[WHAT IS REQUIRED]: Reproduce verbatim the portion of the passage on semantics for AI that starts with "The problem with" and goes on through "AI needs semantics.".

[PROVIDED PASSAGE]:
BEGIN

Recap: why semantics are needed (feel free to skip)
The problem with AI and enterprise data is not just Text2SQL. It is not enough for a model to generate a syntactically valid query. The real challenge is understanding what the user actually meant, which data should be trusted, and how the business defines the thing being asked about.
When someone asks for ARR, do they mean booked ARR, billed ARR, active ARR or ending ARR? When someone asks for churn, are they asking about logo churn, gross revenue churn, net revenue churn, voluntary churn or something else? When someone asks about “active users,” what actually counts as active?
The answer is rarely obvious from the schema. A table name can help. A column name can help. But the real meaning is usually spread across dashboards, SQL queries, dbt models, BI tools, tickets, documentation, Slack threads and people’s heads.
That is why AI needs semantics.
We wrote about this in Autogeneration of a semantic layer - the key for AI/BI, where we argued that AI needs a business-aware layer between users and data.
Manual creation of semantics will get you nowhere
We wrote about it in Semantic layer for AI: let’s not make the same mistakes we did with data catalogs: the obvious failure mode is already familiar: companies will try to manually document everything, and the documentation will immediately start going stale.

END

[DATASET EXCERPTS]:

BEGIN

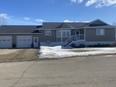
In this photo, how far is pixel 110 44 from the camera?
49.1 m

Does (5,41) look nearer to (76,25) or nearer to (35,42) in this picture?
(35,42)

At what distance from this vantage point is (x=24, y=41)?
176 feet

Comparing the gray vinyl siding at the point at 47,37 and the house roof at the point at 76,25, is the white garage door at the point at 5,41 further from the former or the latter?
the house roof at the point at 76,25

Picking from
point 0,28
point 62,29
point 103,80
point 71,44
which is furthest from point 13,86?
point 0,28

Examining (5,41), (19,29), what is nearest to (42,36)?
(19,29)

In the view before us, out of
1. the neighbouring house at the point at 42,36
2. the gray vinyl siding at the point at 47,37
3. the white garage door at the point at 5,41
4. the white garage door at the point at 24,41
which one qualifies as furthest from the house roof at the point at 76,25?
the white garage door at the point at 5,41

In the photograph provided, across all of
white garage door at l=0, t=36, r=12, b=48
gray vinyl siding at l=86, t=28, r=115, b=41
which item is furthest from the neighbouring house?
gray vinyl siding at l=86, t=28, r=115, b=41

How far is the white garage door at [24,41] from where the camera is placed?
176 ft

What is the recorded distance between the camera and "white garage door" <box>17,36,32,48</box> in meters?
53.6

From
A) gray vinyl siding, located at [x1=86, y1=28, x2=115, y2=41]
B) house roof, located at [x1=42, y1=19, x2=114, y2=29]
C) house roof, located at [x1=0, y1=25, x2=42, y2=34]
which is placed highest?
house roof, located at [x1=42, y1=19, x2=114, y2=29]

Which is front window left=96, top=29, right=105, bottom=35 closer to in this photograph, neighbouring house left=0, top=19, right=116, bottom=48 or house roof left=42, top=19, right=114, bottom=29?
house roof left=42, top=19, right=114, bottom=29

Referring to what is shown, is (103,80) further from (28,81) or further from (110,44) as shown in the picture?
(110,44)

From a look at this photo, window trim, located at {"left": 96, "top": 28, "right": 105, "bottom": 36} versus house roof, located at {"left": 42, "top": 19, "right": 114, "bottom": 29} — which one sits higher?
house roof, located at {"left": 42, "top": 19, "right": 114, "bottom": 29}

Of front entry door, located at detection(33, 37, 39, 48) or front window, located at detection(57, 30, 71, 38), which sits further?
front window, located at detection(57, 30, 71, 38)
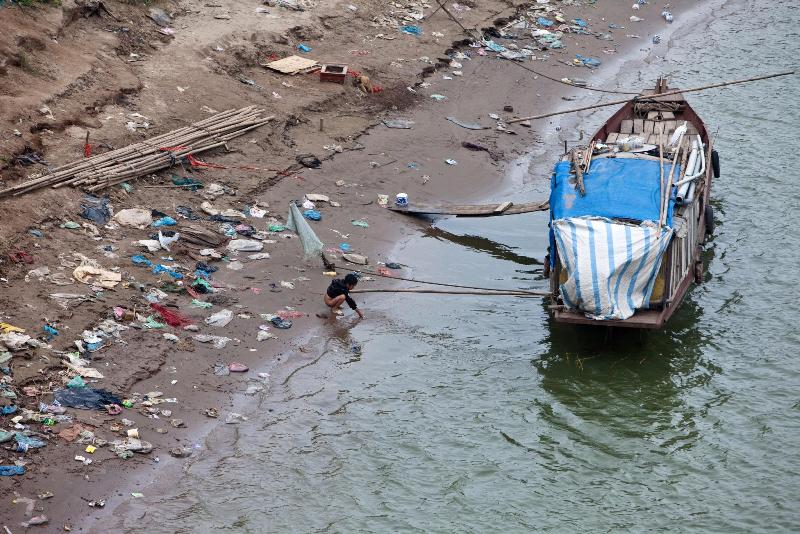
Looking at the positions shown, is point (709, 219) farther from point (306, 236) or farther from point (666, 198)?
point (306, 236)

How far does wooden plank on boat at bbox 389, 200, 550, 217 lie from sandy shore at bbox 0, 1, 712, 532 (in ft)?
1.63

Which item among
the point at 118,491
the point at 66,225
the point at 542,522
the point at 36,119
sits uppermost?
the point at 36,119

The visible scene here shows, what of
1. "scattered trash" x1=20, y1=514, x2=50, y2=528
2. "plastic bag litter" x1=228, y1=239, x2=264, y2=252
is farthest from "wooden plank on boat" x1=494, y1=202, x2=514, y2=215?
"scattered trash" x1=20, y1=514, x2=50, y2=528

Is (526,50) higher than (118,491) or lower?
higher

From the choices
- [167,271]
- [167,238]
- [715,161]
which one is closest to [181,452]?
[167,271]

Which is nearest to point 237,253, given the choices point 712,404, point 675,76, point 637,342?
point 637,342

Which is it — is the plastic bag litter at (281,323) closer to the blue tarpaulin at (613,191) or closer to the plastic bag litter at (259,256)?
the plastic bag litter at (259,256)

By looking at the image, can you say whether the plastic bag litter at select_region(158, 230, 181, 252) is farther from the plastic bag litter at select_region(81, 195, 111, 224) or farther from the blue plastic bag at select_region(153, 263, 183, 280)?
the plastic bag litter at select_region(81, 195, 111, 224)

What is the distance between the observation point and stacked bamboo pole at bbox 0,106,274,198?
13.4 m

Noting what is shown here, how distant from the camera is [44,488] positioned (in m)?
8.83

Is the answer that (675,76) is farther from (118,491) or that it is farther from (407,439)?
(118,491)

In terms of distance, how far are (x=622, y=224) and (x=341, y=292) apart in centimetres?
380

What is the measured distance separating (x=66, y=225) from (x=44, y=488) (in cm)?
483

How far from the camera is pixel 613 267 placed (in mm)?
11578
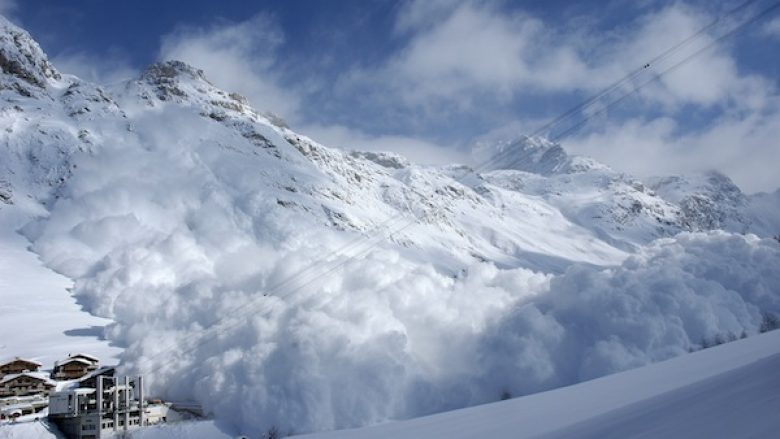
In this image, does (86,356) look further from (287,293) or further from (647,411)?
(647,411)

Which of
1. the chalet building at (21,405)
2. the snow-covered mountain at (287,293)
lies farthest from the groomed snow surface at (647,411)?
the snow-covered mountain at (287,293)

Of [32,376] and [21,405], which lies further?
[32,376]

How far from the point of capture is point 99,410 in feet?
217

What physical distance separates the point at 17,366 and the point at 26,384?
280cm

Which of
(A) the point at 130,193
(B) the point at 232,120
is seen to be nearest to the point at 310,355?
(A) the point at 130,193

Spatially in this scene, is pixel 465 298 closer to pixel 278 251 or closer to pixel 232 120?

END

[ANSWER FOR THE TASK]:
The problem with AI and enterprise data is not just Text2SQL. It is not enough for a model to generate a syntactically valid query. The real challenge is understanding what the user actually meant, which data should be trusted, and how the business defines the thing being asked about.
When someone asks for ARR, do they mean booked ARR, billed ARR, active ARR or ending ARR? When someone asks for churn, are they asking about logo churn, gross revenue churn, net revenue churn, voluntary churn or something else? When someone asks about “active users,” what actually counts as active?
The answer is rarely obvious from the schema. A table name can help. A column name can help. But the real meaning is usually spread across dashboards, SQL queries, dbt models, BI tools, tickets, documentation, Slack threads and people’s heads.
That is why AI needs semantics.